Vor der Sendung war ich bei einem Mann zu Gast, von dessen Arbeitszimmer aus man auf die Gedenkstätte schaut und dessen Werk eng mit der deutschen Vergangenheit verwoben ist - bei dem Dramatiker und Schriftsteller Rolf Hochhuth. Hochhuth hat mit seinen Theaterstücken als Aufklärer gewirkt, er hat sich immer wieder mit dem Erbe des Nationalsozialismus auseinander gesetzt und ist in Stücken wie Der Stellvertreter oder Die Juristen den Verwicklungen von Justiz und Kirche auf den Grund gegangen.

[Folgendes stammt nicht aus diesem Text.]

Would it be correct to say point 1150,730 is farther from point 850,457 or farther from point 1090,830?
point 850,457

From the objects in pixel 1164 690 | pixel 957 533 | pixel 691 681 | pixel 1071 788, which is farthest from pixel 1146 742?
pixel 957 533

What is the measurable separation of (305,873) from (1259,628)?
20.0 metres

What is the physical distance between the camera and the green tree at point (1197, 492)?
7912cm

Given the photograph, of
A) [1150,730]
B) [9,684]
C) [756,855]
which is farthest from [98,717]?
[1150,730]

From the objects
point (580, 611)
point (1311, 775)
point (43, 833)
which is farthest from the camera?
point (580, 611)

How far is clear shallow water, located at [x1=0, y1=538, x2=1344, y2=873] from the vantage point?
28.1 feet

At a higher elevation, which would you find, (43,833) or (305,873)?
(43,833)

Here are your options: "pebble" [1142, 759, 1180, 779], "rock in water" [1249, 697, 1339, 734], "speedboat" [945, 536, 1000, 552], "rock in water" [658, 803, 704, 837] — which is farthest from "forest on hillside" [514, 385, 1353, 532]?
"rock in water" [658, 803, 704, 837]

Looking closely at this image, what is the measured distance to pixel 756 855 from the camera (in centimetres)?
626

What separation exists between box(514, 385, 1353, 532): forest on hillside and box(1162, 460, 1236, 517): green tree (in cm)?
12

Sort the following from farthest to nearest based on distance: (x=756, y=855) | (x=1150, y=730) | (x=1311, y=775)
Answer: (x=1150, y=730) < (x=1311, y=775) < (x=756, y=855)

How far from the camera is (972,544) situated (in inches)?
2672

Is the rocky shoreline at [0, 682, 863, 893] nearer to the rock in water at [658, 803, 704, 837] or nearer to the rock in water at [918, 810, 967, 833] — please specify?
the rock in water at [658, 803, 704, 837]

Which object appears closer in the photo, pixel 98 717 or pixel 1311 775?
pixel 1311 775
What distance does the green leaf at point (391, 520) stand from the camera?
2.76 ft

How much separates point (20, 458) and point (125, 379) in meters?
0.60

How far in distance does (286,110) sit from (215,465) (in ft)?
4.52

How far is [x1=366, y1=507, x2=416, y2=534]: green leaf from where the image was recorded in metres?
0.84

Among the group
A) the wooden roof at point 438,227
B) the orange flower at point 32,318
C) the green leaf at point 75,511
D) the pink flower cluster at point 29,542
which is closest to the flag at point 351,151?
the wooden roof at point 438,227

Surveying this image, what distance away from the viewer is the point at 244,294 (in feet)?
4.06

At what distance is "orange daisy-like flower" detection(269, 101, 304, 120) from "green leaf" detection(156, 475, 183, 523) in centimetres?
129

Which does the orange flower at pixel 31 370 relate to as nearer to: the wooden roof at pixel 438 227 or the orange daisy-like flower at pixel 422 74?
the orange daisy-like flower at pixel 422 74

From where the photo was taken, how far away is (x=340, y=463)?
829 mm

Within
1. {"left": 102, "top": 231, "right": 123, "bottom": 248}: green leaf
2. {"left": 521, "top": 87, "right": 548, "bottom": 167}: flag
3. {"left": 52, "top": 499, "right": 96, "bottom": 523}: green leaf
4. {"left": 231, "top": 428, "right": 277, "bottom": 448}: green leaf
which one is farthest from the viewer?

Ausgerechnet Rolf Hochhuth, der sich um die Vergangenheitsbewältigung so verdient gemacht hat, kam im vergangenen Jahr ins Gerede. In einem Interview mit der nicht gerade gut beleumundeten, rechten Wochenzeitung Junge Freiheit hatte er den Holocaustleugner David Irving als "seriösen Historiker" bezeichnet, wofür er sich später öffentlich entschuldigte - Hochhuth wusste nichts von Irvings Gesinnungswandel. Ich sprach mit Rolf Hochhuth über die Notwendigkeit des Erinnerns und fragte ihn zuerst nach der Wirkung des Mahnmals.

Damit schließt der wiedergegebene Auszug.